Willie Played For Free at the Bull Creek Party Barn (the more things change, the more they stay the same)


Willie Nelson and Waylon Jennings a the Bull Creek Party Barn, Austin, Texas, 1975.  Photo by Scott Newton

“We had all kinds of parties out there,”  Judy Johnson recalled. “Everybody wanted their party there.  We paid Jerry Jeff Walker $5,000 to play, but Willie played for free.”

by: Michele Chan Santos

On a breezy, quiet hill in Northwest Austin a piece of Austin’s musical history is for sale, along with a luxury home and the landscaped grounds around it.

The Bull Creek Party Barn, as it was known in the 1970s, was the site of concerts by Willie Nelson, Waylon Jennings, Jerry Jeff Walker, Jimmy Buffett, Janis Joplin, the Lost Gonzo Band and others. 

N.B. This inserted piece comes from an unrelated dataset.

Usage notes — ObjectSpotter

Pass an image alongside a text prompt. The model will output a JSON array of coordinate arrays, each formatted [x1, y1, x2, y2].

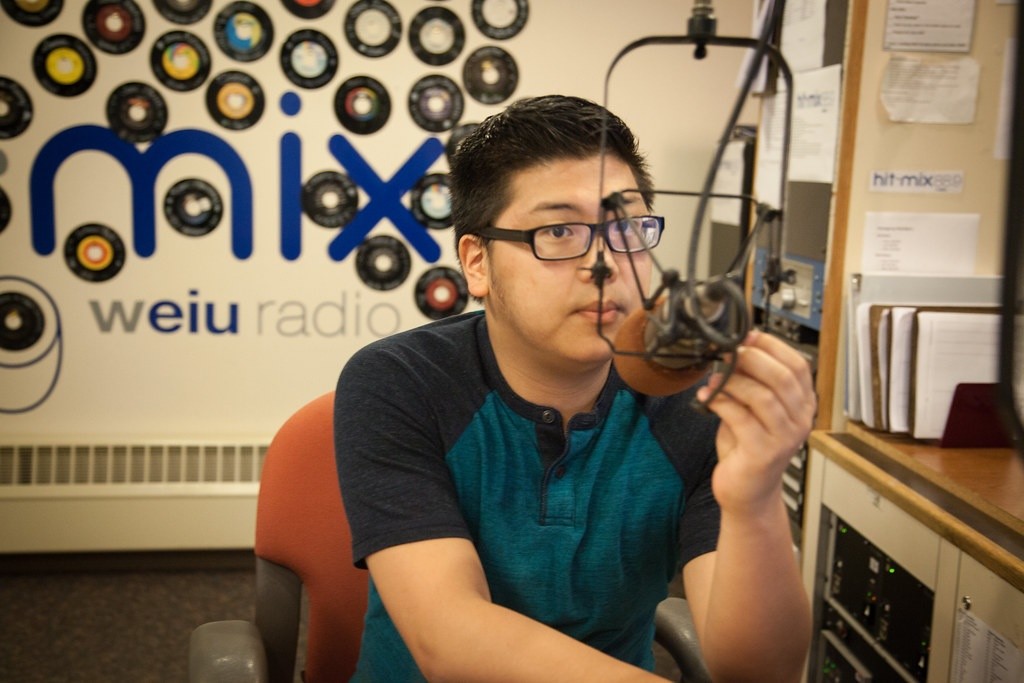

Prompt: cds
[[0, 0, 529, 353]]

The barn was originally built more than 40 years ago as a gathering place for ranch workers and was part of a huge spread in Long Canyon. In the 1970s, it became a music venue and was rented out for weddings, dances, fraternity parties and concerts.

At the time, the hills around the barn, just south of RM 2222, were empty. Hundreds of people would gather, bathing in nearby Bull Creek, building fires at night, parking vans and trailers in the fields and sprawling on blankets to drink beer and listen to music. The barn’s setting is mentioned in “The Improbable Rise of Redneck Rock,” a 1974 book by Jan Reid and Scott Newton about the 1970s music scene in Austin.

The land was owned by Johnson Properties, a real estate company owned by Judy Johnson.  Johnson, who now lives in Dripping Springs, says that the barn and the pastures around it were part of a massive 1,000-acre property. Johnson later sold the property in 250-acre tracts, she said. One tract became the Long Canyon neighborhood (including the barn and fields around it), another two went to other developments, and the final 250 acres went to the City of Austin for a conservation easement.

Today, you can buy the renovated Party Barn, a four-bedroom, 31/2-bathroom house next to the barn and the 1.75 acres around it for $1.1 million. The listing agent for the property, at 6300 Fern Spring Cove, is Clare Moore of Wilson and Goldrick Realtors.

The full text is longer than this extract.